- The Washington Times - Thursday, June 29, 2000

Gasoline prices hit record highs in parts of the Midwest, and Vice President Al Gore knows just what to blame: free enterprise. That's not how he puts it, of course. Big Oil, he says, "may have gotten too big" and is now gouging consumers at the pump. But the corollary, Mr. Gore's unspoken complaint, is that free markets have failed to discipline the profit impulse of oil companies, thereby allowing them to charge prices as high as $2 per gallon.

Naturally, Mr. Gore is willing to overlook the federal government's own role in the controversy. His blinkered view is reminiscent of critics whom Nobel laureate Ronald Coase singled out for their own hostility to free markets. "When," he wrote, "they are prevented from sleeping at night by the roar of jet planes overhead (publicly authorized and perhaps publicly operated); are unable to think (or rest) in the day because of the noise and vibration from passing trains (publicly authorized and perhaps publicly operated), find it difficult to breathe because of the odour from the local sewage farm (publicly authorized and perhaps publicly operated), and are unable to escape because their driveways are blocked by a road obstruction (without any doubt, publicly devised), their nerves frayed and mental balance disturbed, they proceed to declaim about the disadvantages of private enterprise and the need for government regulation."

Region labeling records:
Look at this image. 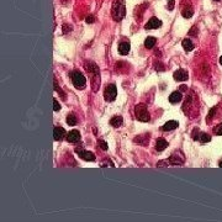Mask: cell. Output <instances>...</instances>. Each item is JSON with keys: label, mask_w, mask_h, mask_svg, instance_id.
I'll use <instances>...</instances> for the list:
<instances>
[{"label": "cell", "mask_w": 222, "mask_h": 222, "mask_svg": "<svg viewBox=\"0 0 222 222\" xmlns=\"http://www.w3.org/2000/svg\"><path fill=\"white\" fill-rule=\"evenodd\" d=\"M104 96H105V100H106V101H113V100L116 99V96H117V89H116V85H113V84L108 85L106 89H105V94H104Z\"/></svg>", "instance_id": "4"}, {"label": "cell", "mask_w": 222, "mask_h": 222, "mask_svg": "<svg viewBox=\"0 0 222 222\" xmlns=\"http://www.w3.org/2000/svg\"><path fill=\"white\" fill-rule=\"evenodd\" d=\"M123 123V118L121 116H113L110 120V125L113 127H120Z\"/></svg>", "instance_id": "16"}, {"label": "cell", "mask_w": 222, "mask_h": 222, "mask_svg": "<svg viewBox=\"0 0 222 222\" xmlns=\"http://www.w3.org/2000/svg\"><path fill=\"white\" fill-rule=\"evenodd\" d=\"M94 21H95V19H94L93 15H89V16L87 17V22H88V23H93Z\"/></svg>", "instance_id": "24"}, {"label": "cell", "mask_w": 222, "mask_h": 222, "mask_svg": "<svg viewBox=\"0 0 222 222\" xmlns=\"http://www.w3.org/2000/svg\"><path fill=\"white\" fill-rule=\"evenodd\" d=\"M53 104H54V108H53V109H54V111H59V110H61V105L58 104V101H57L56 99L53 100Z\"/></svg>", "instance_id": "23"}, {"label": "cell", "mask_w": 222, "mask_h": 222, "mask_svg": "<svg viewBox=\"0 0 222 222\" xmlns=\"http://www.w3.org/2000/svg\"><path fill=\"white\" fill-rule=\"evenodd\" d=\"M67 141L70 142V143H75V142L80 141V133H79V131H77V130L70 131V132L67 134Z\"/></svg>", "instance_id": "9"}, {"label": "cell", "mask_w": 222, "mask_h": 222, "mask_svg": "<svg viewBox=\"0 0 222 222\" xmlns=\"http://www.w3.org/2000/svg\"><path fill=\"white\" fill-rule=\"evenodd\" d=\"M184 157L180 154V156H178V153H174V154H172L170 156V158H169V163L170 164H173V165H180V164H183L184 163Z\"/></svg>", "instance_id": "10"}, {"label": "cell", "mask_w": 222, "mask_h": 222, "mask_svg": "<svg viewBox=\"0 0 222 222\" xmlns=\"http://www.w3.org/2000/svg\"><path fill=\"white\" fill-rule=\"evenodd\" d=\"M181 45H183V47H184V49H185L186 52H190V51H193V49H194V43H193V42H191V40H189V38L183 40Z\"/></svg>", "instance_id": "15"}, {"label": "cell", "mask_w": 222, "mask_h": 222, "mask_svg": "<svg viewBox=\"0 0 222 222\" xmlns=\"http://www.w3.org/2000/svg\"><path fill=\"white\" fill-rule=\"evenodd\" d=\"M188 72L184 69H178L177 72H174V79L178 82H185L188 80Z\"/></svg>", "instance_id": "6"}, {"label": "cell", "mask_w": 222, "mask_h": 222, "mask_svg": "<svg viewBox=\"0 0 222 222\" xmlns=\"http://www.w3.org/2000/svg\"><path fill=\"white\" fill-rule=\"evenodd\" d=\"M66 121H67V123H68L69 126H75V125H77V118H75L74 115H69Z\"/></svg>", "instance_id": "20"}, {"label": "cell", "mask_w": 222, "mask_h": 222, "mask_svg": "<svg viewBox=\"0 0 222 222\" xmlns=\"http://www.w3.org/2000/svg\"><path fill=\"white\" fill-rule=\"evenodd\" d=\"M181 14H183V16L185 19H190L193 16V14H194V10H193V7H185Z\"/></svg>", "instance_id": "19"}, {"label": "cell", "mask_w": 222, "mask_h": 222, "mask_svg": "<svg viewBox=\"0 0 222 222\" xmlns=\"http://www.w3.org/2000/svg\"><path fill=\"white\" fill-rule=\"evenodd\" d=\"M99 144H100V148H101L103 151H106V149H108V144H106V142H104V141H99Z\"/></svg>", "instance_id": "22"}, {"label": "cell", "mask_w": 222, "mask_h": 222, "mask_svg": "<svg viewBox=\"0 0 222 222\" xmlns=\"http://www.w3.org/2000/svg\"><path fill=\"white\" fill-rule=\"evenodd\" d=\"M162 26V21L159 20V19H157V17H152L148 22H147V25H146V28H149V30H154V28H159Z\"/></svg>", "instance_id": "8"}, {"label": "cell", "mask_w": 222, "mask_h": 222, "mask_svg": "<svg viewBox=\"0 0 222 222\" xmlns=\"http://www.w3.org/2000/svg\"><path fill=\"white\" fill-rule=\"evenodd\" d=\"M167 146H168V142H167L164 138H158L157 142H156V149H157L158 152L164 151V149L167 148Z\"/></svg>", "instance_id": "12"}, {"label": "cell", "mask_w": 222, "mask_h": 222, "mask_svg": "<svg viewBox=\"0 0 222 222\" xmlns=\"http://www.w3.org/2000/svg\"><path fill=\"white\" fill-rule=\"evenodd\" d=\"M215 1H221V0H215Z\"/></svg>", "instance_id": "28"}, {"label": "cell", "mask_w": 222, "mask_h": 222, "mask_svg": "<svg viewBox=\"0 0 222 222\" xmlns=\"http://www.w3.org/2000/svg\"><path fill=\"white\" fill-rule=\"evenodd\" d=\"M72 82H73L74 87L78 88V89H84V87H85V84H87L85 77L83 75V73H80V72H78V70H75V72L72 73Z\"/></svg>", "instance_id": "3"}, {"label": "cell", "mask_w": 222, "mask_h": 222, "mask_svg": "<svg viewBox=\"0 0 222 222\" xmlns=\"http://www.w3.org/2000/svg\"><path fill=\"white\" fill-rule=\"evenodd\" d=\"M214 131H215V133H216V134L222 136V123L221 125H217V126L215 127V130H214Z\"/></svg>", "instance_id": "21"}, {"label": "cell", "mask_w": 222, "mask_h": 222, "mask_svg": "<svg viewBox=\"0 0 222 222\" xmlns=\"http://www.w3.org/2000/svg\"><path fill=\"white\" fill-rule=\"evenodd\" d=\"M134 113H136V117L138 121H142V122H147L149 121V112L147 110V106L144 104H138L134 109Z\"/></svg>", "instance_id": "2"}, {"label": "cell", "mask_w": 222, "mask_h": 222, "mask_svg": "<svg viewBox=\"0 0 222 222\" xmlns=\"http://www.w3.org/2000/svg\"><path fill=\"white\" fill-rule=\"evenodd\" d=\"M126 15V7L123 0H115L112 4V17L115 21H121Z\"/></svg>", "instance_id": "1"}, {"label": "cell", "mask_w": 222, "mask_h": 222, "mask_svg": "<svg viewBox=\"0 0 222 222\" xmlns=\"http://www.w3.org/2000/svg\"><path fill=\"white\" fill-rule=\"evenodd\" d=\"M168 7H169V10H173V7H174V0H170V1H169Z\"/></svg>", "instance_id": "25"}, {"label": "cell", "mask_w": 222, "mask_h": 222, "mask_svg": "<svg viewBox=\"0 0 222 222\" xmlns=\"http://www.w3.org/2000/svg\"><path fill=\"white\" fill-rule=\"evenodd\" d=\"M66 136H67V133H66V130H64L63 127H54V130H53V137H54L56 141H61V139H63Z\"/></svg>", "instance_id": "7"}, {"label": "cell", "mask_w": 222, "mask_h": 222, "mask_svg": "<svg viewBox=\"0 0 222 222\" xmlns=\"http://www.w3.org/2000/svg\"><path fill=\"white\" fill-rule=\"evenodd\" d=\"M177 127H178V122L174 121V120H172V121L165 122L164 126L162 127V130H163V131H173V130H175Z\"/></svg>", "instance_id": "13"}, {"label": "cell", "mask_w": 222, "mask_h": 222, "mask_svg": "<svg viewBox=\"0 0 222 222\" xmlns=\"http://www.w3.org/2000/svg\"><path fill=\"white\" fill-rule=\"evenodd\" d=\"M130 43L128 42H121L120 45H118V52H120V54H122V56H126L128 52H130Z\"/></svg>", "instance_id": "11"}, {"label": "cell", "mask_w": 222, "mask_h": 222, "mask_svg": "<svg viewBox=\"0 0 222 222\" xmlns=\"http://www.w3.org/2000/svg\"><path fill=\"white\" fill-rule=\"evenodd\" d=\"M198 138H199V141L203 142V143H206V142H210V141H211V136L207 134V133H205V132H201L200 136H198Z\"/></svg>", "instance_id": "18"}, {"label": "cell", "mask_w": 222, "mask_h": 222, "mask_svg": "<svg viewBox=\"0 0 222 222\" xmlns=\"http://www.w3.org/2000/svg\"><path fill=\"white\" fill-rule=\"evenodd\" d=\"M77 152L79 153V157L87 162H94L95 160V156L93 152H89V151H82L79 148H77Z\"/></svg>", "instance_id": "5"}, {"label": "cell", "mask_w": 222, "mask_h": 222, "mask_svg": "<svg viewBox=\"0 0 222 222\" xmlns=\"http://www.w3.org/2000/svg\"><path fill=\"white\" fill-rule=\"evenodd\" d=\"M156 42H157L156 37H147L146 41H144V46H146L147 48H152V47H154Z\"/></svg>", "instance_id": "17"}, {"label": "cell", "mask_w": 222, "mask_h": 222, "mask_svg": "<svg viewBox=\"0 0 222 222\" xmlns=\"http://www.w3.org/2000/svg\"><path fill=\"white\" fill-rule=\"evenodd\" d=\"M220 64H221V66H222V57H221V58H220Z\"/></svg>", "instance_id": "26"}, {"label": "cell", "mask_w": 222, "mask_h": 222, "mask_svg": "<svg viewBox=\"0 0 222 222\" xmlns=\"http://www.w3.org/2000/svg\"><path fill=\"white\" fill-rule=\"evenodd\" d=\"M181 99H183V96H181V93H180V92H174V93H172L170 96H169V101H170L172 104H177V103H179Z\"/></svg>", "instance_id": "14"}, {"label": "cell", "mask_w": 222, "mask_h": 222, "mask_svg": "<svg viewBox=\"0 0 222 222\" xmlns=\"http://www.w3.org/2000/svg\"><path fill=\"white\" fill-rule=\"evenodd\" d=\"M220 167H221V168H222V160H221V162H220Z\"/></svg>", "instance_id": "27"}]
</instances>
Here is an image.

#### [Work to be completed]
Please decide whether each of the following statements agrees with the editorial on gasoline prices, answering yes or no and quoting the deciding words from it: (a) Gasoline prices hit record highs across the whole country. (b) Mr. Gore says Big Oil may have gotten too big. (c) Oil companies were charging as much as $3 per gallon.

#### [Completed task]
(a) No: "Gasoline prices hit record highs in parts of the Midwest"
(b) Yes: "Big Oil, he says, "may have gotten too big""
(c) No: "to charge prices as high as $2 per gallon"